** WHAT YOU HAVE TO DO **
Can you repeat all the rows below with each "camera" switched to "viewer", changing nothing else and leaving out the pictures?

Start of DATA ROWS

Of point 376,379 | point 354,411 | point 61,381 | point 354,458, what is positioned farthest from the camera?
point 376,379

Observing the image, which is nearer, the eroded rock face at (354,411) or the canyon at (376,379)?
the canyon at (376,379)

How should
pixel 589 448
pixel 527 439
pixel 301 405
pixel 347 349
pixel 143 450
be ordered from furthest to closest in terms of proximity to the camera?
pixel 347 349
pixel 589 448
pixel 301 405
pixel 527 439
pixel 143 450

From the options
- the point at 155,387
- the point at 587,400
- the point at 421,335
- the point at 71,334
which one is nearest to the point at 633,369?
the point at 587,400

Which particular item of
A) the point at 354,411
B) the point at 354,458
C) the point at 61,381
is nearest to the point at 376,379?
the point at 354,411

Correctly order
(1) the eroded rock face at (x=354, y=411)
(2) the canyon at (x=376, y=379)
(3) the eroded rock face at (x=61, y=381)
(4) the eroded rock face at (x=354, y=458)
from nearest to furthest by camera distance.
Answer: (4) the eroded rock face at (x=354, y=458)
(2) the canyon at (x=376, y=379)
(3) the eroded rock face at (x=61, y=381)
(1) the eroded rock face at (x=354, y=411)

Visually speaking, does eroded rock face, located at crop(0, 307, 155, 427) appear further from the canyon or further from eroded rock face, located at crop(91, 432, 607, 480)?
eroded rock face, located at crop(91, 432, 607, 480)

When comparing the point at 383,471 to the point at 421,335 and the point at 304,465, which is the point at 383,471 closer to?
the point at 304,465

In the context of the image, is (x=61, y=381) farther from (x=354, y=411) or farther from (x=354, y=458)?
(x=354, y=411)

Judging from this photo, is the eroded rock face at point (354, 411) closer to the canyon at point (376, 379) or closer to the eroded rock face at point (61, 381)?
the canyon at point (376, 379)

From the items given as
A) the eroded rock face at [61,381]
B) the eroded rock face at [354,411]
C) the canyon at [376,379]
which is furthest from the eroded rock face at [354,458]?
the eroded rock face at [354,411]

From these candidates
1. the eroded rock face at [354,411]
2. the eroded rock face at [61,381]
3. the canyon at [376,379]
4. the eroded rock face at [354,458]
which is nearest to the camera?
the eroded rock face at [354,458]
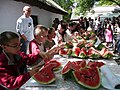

End of DATA ROWS

** FULL ANSWER **
Of point 376,379 | point 354,411 | point 61,381 | point 354,458, what is positioned farthest from the viewer?
point 376,379

Observing the image, which is nearer, the eroded rock face at (354,411) or the canyon at (376,379)?
the canyon at (376,379)

How should
pixel 589 448
pixel 527 439
pixel 301 405
pixel 347 349
pixel 143 450
be ordered from furthest to closest in terms of proximity to the viewer?
pixel 347 349
pixel 589 448
pixel 301 405
pixel 527 439
pixel 143 450

From the options
- the point at 155,387
- the point at 587,400
- the point at 421,335
- the point at 71,334
which one is nearest to the point at 633,369?
the point at 587,400

Which particular item of
A) the point at 354,411
B) the point at 354,458
C) the point at 61,381
is nearest to the point at 376,379?
the point at 354,411

Correctly order
(1) the eroded rock face at (x=354, y=411)
(2) the canyon at (x=376, y=379)
(3) the eroded rock face at (x=61, y=381)
(4) the eroded rock face at (x=354, y=458)
from nearest to furthest by viewer distance.
Answer: (4) the eroded rock face at (x=354, y=458)
(2) the canyon at (x=376, y=379)
(3) the eroded rock face at (x=61, y=381)
(1) the eroded rock face at (x=354, y=411)

Visually speaking, does eroded rock face, located at crop(0, 307, 155, 427) appear further from the canyon or further from eroded rock face, located at crop(91, 432, 607, 480)?
eroded rock face, located at crop(91, 432, 607, 480)

When comparing the point at 383,471 to the point at 421,335 and the point at 304,465, which is the point at 383,471 closer to?
the point at 304,465

In the context of the image, is (x=61, y=381) farther from (x=354, y=411) or farther from (x=354, y=458)?
(x=354, y=411)

Judging from this photo, is the eroded rock face at point (354, 411) closer to the canyon at point (376, 379) or closer to the eroded rock face at point (61, 381)?
the canyon at point (376, 379)

From the items given as
A) the eroded rock face at [61,381]
B) the eroded rock face at [354,411]
C) the canyon at [376,379]
which is furthest from the eroded rock face at [354,458]?
the eroded rock face at [354,411]

From these candidates
1. the eroded rock face at [354,411]
2. the eroded rock face at [61,381]
3. the canyon at [376,379]
4. the eroded rock face at [354,458]
which is nearest to the viewer?
the eroded rock face at [354,458]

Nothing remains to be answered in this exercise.